• **SET TASKS**:
1. Translate this sentence from the passage on Paul Scally into Spanish: "Scally bought Gillingham F.C. for the sum of £1 in 1995."
2. Quote the passage on Paul Scally from "Scally bought Gillingham" to "Gibson of Middlesbrough.".
3. Write what comes next in the passage on Paul Scally, picking up after its final sentence.

Paul Damien Phillip Scally (born ) is a London-born businessman who served as the chairman of Gillingham Football Club between 1995 and 2022.

==Career==
Scally became wealthy through the sale of his Metronote photocopier business in South London and retired to study part-time for a law degree at Greenwich University. Prior to starting Metronote he "owned a motor racing team, flew his own plane in his own flying club, ran LBC's eye-in-the-sky traffic monitor and operated companies which dealt in everything from computers to champagne".

Scally bought Gillingham F.C. for the sum of £1 in 1995. In doing so, he took the Kent side out of administration, taking on debts of £1.5m to £2m shortly before they would have been placed into liquidation. His tenure is the most successful period in the club's history, with three promotions, three Wembley play-off finals, four FA Cup victories over top division opponents, their furthest FA Cup run (quarter-final in 1999–2000), their joint-furthest League Cup runs (fourth round in 1996–97 and 2022-23) and their highest league finish of 11th in the Championship. At the time of his departure from the role Scally's 27 years in charge of Gillingham made him second-longest serving Chairman in English football after Steve Gibson of Middlesbrough.

• **DATA SEGMENT**:
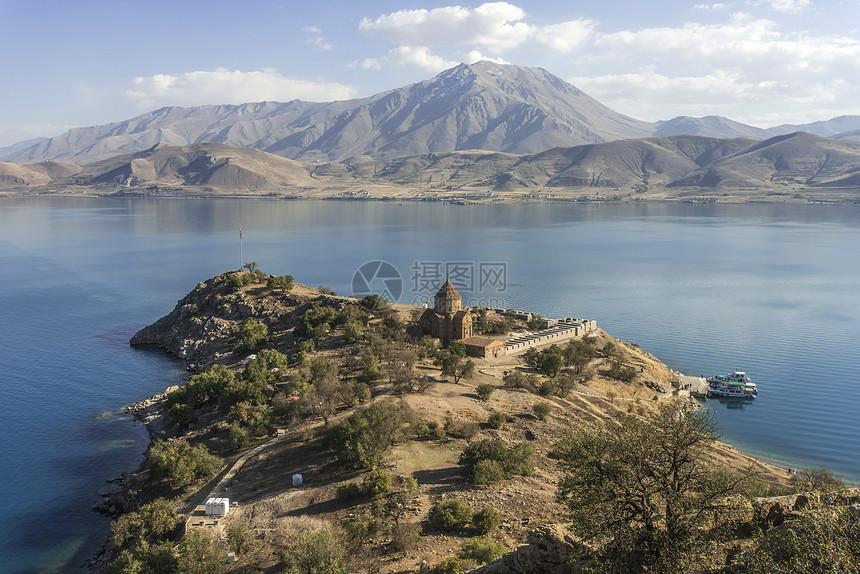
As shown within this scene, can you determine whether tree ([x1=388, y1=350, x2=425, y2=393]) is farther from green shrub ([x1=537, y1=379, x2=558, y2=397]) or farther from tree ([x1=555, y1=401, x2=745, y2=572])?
tree ([x1=555, y1=401, x2=745, y2=572])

• **ANSWERS GIVEN**:
1. Scally compró el Gillingham F.C. por la suma de 1 £ en 1995.

2.
Scally bought Gillingham F.C. for the sum of £1 in 1995. In doing so, he took the Kent side out of administration, taking on debts of £1.5m to £2m shortly before they would have been placed into liquidation. His tenure is the most successful period in the club's history, with three promotions, three Wembley play-off finals, four FA Cup victories over top division opponents, their furthest FA Cup run (quarter-final in 1999–2000), their joint-furthest League Cup runs (fourth round in 1996–97 and 2022-23) and their highest league finish of 11th in the Championship. At the time of his departure from the role Scally's 27 years in charge of Gillingham made him second-longest serving Chairman in English football after Steve Gibson of Middlesbrough.

3.
He has also overseen the radical redevelopment of the club's Priestfield Stadium, adding a banqueting suite and a total of four new stands, three permanent and one temporary, transforming it into an all-seater arena. However the club's fortunes both on and off the pitch took a downhill turn from about 2004, arising mainly from his overspending on the new stands and facilities, and also the loss of anticipated income following the collapse of ITV Digital.

Scally is the sole owner of Priestfield Developments Ltd., a company formed in 2007 with the sole purpose of purchasing Gillingham's Priestfield Stadium for £9.8m as part of the restructuring of the club's debts.

Having sought investment into the club for a number of years, he told BBC Sport in December 2021 that he had not "yet come across anyone who will come in and take the club over - unless I stay and run it for them, or with them". In August 2022 Scally announced that he would taking an “extended break” and appointed the club's former Finance Director Paul Fisher as co-chairman and chief executive, to handle the day to day running of the club.

On 23 December 2022, US-based property magnate Brad Galinson purchased the majority shareholding in Gillingham Football Club Ltd, with Scally retaining a minority shareholding in the club and remaining a board member. Scally continued to serve as a director until he was voted out of the position by the shareholders in October 2024.

==Controversy==
Scally expressed desire to relocate the club from the town of Gillingham, possibly to a location away from the Medway Towns though still somewhere within the county of Kent, claiming "The future of this football club is not at this stadium and everyone, if they are not stupid, accepts that is a fundamental point."

He summarily dismissed manager Tony Pulis immediately after he had led the team to a Wembley Stadium play-off final in 1999, which brought about a protracted legal dispute over Pulis' contract.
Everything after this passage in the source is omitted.